Adaptive Server allows you to create and manage multiple temporary databases in addition to the system tempdb, which was the only temporary database in the server in earlier versions of Adaptive Server.
Multiple temporary databases, also referred to as tempdbs, reduce contention on system catalogs and logs in the system tempdb. They allow you to:
Create temporary databases on fast-access devices
Drop a temporary database to reclaim storage
Partition tasks that create temporary objects into using specific tempdbs, which prevents these tasks from interfering with other sessions that need to use temporary database space
The multiple temporary database feature is fully enabled for:
New installations
Installations that upgraded from an Adaptive Server earlier than version 12.5
Databases that are loaded from an Adaptive Server earlier than version 12.5
The tempdb database is the system-created temporary database. Before Adaptive Server version 12.5.0.3, tempdb was the only temporary database in the server. Temporary tables and work tables are created in tempdb.
Adaptive Server allows you to create multiple temporary databases, which you can then use to create temporary objects such as private temporary tables and work tables. Database administrators can bind—that is, create associations between—the “sa” login and applications to specific temporary databases or to the default group of temporary databases using sp_tempdb. The default group is a system-created group that always has at least the system tempdb as its member. You can add other temporary databases to this group.
You cannot explicitly bind objects to tempdb.
An application bound to the group can be assigned any temporary database from within the group in a round-robin fashion.
User groups and the default temporary database group are not related.
User-created temporary databases are created by the user, typically the database administrator. These databases are usually created to minimize resource contention (such as system catalog and log contention) in the system tempdb. User-created temporary databases are very similar to the system tempdb in that they are:
Used primarily to create temporary objects
Re-created, rather than recovered, during a system-recovery process
All objects in a temporary database before a shutdown or crash are lost during recovery because temporary databases are overwritten with the model database. Those restrictions that apply to the system tempdb also apply to the user-created temporary databases. See “Rollback and recovery” for more information.
Unlike the system tempdb, you can drop user-created temporary databases.
During login, sessions get assigned to a temporary database based on the existing bindings in effect:
If the binding is to a specific temporary database that is online and available, the session gets assigned to it.
If the binding is to the default group, a temporary database from that group is selected using a round-robin selection policy.
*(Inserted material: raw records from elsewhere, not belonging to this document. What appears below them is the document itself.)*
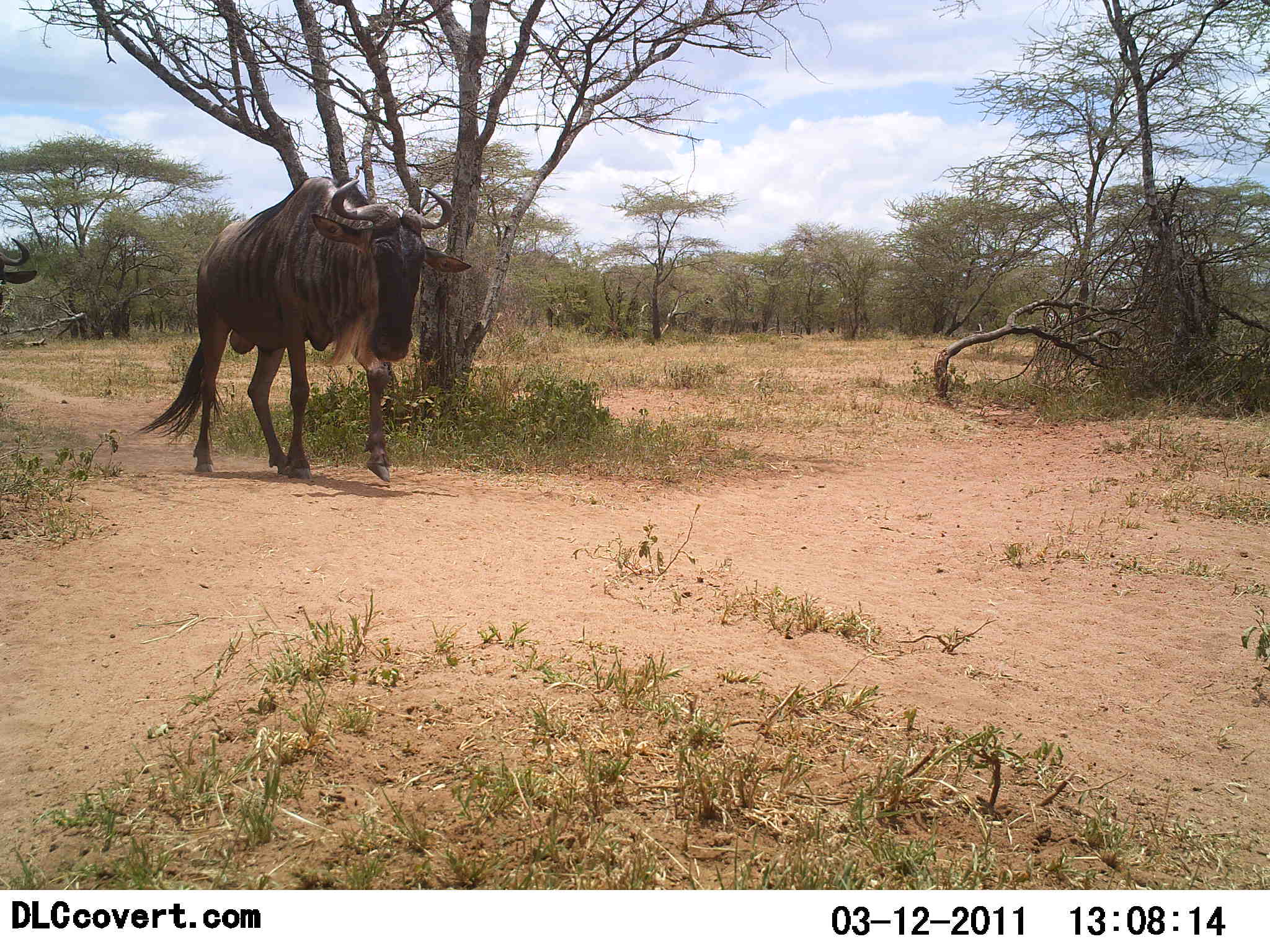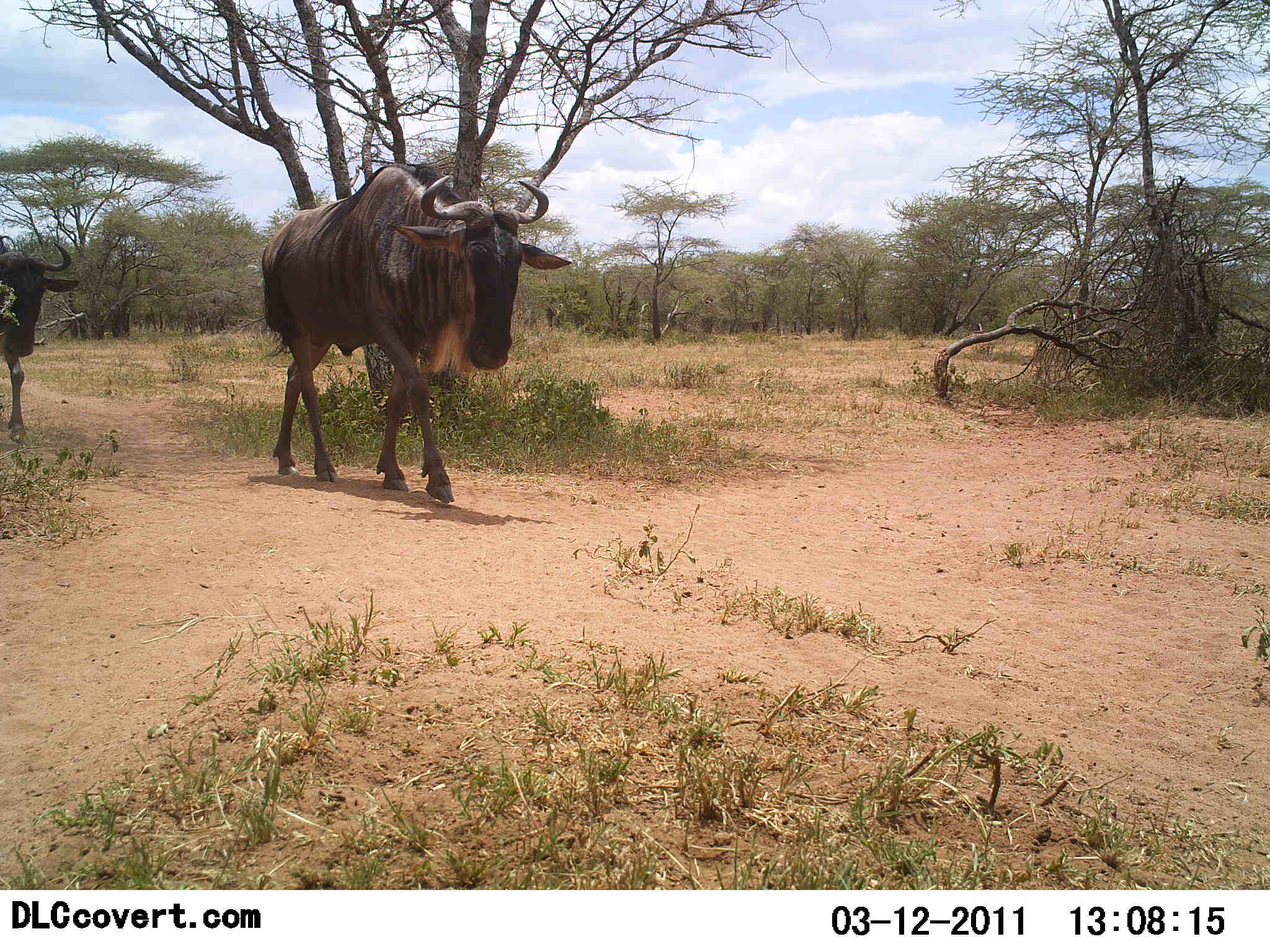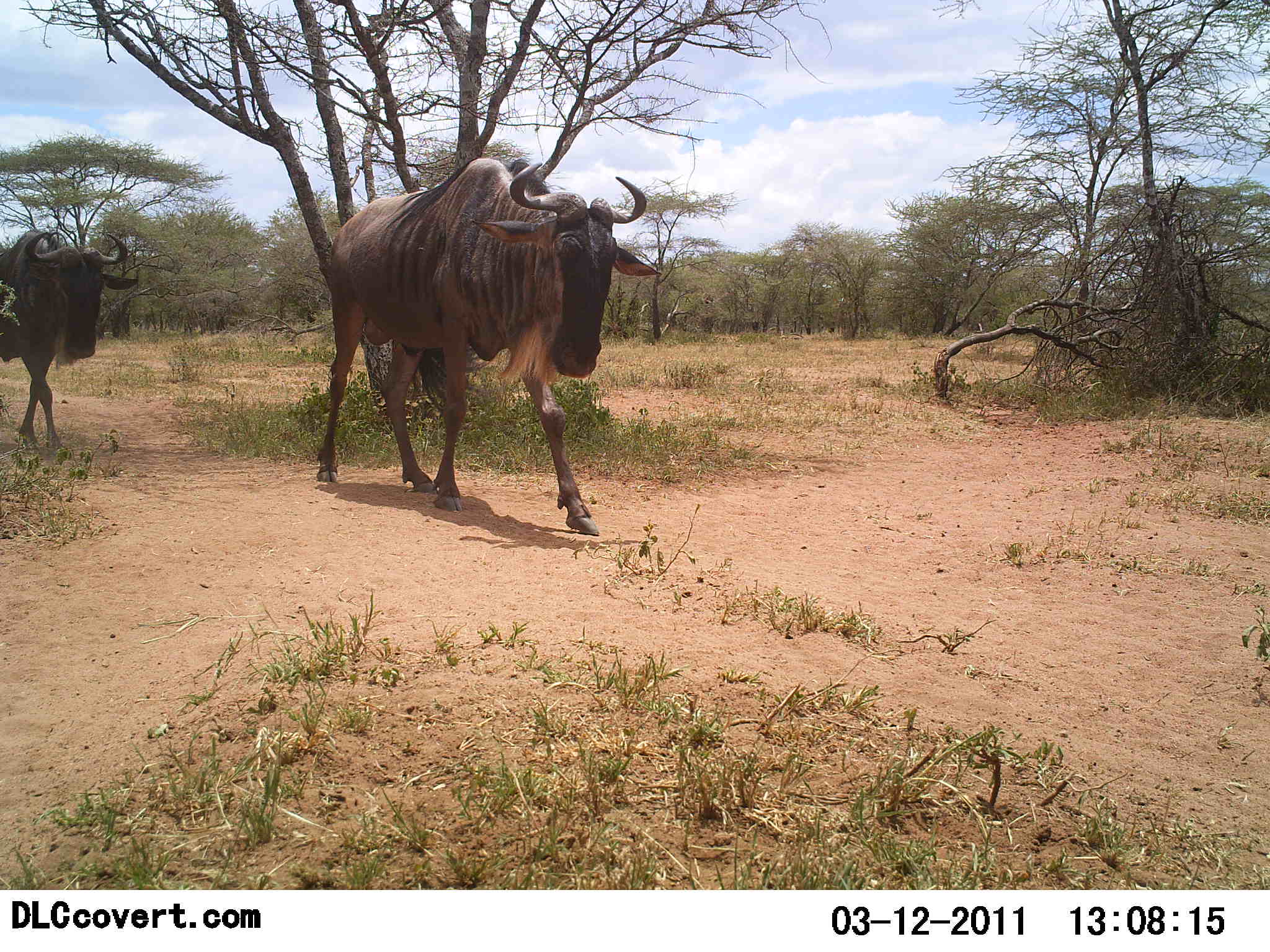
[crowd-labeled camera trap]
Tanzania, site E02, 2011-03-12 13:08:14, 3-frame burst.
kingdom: Animalia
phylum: Chordata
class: Mammalia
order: Artiodactyla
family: Bovidae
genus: Connochaetes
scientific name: Connochaetes taurinus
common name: blue wildebeest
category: wildebeest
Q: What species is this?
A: Wildebeest (blue wildebeest) (Connochaetes taurinus).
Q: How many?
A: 2.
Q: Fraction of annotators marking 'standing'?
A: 0%.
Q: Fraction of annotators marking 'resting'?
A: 0%.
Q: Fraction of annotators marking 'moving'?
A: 100%.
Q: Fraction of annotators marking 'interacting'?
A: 0%.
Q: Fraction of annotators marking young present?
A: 0%.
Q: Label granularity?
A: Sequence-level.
If no binding is specified, a temporary database is selected from the default group.
The temporary database chosen for a session remains in effect for the duration of that session and never gets changed, regardless of any changes to the bindings.
Once a session is assigned a temporary database, all temporary objects created during that session are created in that temporary database. These objects are implicitly dropped when the session or server shuts down. Shareable temporary tables are implicitly dropped when the server shuts down.
Temporary tables may be dropped explicitly by the session.
Server or shareable temporary tables continue to be created in the system tempdb if they are fully qualified as “tempdb..server_temptab” to include the database and table name. This is done to make sure that existing applications that pass information between sessions using shareable temporary tables continue to work. New applications, however, can use user-created tempdbs to create shareable temporary tables.
Private temporary tables are created per session, and use the “#” symbol at the beginning of their names (for example, #pubs). They cannot be shared across sessions. These temporary tables and work tables reside in the session’s assigned temporary database. There are two types of private temp tables. They are also differentiated by their visible scope and how long they implicitly exist:
Session temp table – created at the batch level outside of a procedure, this type of private temp table is:
Visible to all commands, including procedures that are executed within the creating session
Is implicitly dropped when the session terminates
The following create statement, executed at the batch level, creates a private temp table:
create table #t1(id int, desc varchar(250))
Procedural temp table – created within a procedure, it is:
Visible to the procedure that creates it and any nested procedures it calls.
Implicitly dropped when the procedure that created it exits.
The following creates two procedural temp tables:
create procedure SetupTempTables as create table #pt1( . . . ) create table #pt2( . . . )
Applications can create shareable temporary tables in user-created temporary databases in exactly the same way that they create shareable temporary tables created in the system tempdb. Cooperating processes can communicate through these tables.
Procedural temporary tables can also be explicitly dropped.
Stored procedures that create or access private temporary tables, do so in the temporary database assigned to the session.
Shareable temporary tables can be created in user-created temporary databases as well as in the system tempdb. All shareable temporary tables can be shared across sessions and are implicitly dropped when the Server reboots.
Unlike the system tempdb, user-created temporary databases can be dropped. Any applications that are dependent upon a dropped user-created temporary database will not work if shareable temp tables existed.